(Beginning of Excerpted records)

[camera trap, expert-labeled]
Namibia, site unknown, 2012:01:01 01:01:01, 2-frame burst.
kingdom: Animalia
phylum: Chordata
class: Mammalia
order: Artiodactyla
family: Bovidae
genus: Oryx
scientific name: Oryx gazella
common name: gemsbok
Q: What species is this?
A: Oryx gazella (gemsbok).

(End of Excerpted records)
(Beginning of Excerpted records)

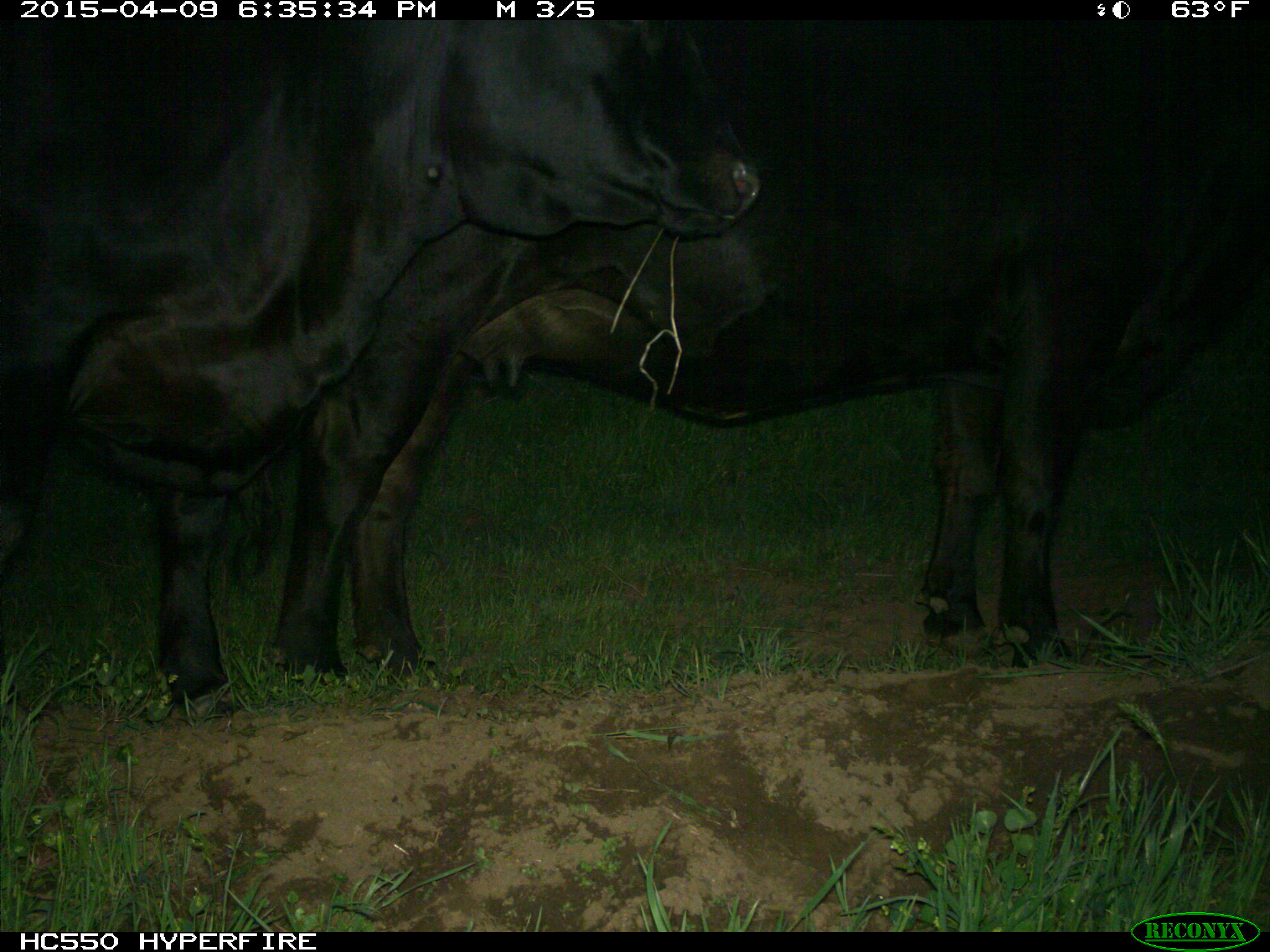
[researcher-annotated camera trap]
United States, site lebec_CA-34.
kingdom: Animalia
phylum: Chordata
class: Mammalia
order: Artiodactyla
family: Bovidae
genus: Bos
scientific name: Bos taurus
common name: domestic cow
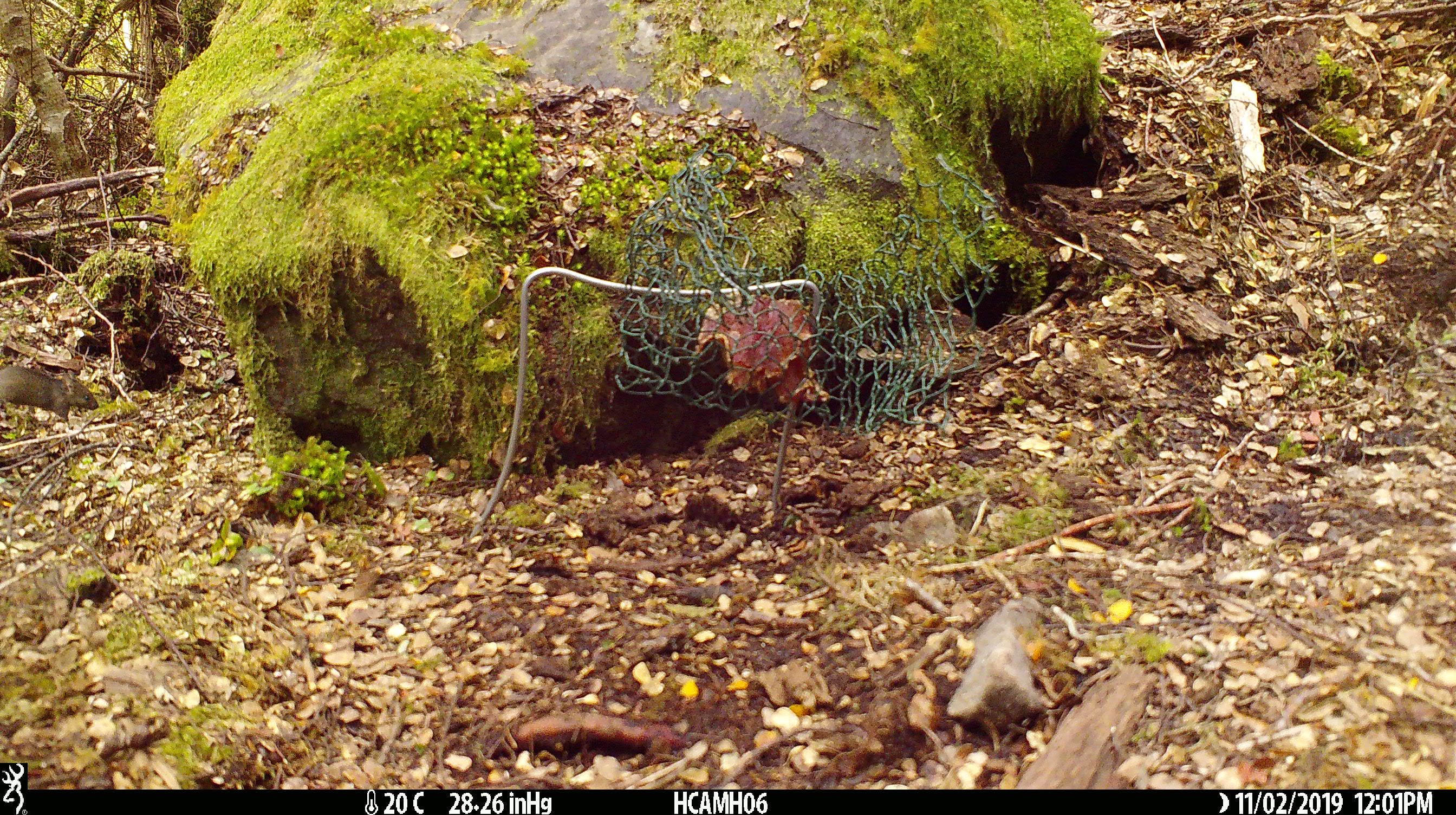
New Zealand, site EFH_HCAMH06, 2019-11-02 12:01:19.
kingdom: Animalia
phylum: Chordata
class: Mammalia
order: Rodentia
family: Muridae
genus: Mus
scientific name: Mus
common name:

(End of Excerpted records)

• [To do]
Using the listing above, return word for word each line from the one that has "Namibia, site unknown, 2012:01:01" through the one that has "A: Oryx gazella (gemsbok).", and no line outside that range.

• [Task result]
Namibia, site unknown, 2012:01:01 01:01:01, 2-frame burst.
kingdom: Animalia
phylum: Chordata
class: Mammalia
order: Artiodactyla
family: Bovidae
genus: Oryx
scientific name: Oryx gazella
common name: gemsbok
Q: What species is this?
A: Oryx gazella (gemsbok).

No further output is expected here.